Canada, U.S. near deal on driver medicals

TORONTO — Canadian Trucking Alliance chief executive officer David Bradley says government and industry leaders are “closing in on a solution” to liability concerns over doctors who conduct physical examinations for truck drivers in order to meet U.S. Dept. of Transportation licensing requirements.

Last month, the Canadian Medical Protective Association, which provides legal assistance and liability coverage for 56,000 medical professionals in this country, recommended that doctors no longer complete U.S. DOT documents related to medical exams because it could expose them to lawsuits in U.S. courts.

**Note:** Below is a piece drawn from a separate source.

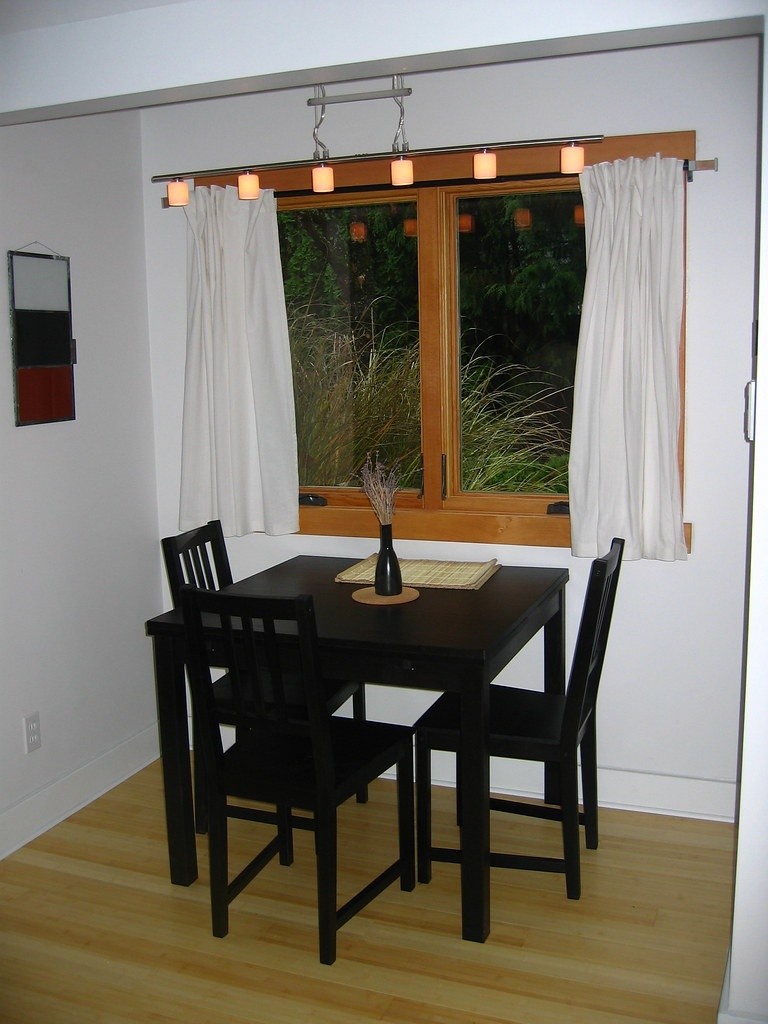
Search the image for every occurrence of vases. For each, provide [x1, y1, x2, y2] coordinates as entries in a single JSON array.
[[374, 523, 402, 597]]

As a result, many Canadian doctors have refused to perform DOT physicals.

Bradley says Transport Canada and the U.S. Federal Highway Administration plan to resurrect a reciprocity agreement on driver medical exams that was tabled in June 1995 but never enacted.

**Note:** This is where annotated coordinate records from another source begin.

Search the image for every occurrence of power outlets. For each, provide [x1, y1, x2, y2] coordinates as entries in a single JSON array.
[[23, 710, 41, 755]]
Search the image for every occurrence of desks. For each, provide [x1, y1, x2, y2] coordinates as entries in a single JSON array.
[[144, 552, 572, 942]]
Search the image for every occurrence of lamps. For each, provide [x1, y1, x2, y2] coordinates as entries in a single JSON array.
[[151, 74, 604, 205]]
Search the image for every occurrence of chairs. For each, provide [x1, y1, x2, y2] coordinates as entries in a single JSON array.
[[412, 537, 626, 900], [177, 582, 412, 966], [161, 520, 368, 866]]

It would create medical standards for truck drivers that are accepted by either country.

“We’ve been able to get the two governments to fast-track their discussions,” he says. “We’re hopeful that by this week or next, the reciprocal agreement — which means the doctors will no longer need to sign the U.S. form — will be in place.”

The deal is by no means a sure thing.

The Canadian Council of Motor Transport Administrators will convene an emergency meeting of its Board of Directors on Wednesday, Nov. 4, to decide whether to give the plan provincial approval, says Audrey Henderson, CCMTA director of programs.

“We’re hoping that the Board will go along with the newest requirements on reciprocity so we can move this process along,” Henderson says. These requirements include standardizing codes for licence restrictions between the two countries. Provinces would have to change their licencing documents, which Henderson says would be costly.

Once an agreement is reached, both Transport Canada and the FHWA require a 90-day period “for training field staff and enforcement, and to inform every driver who would be affected,” Henderson said. Government officials “have a solution” that would eliminate or reduce the 90-day interim period, she said, but Henderson would not elaborate on what that solution is.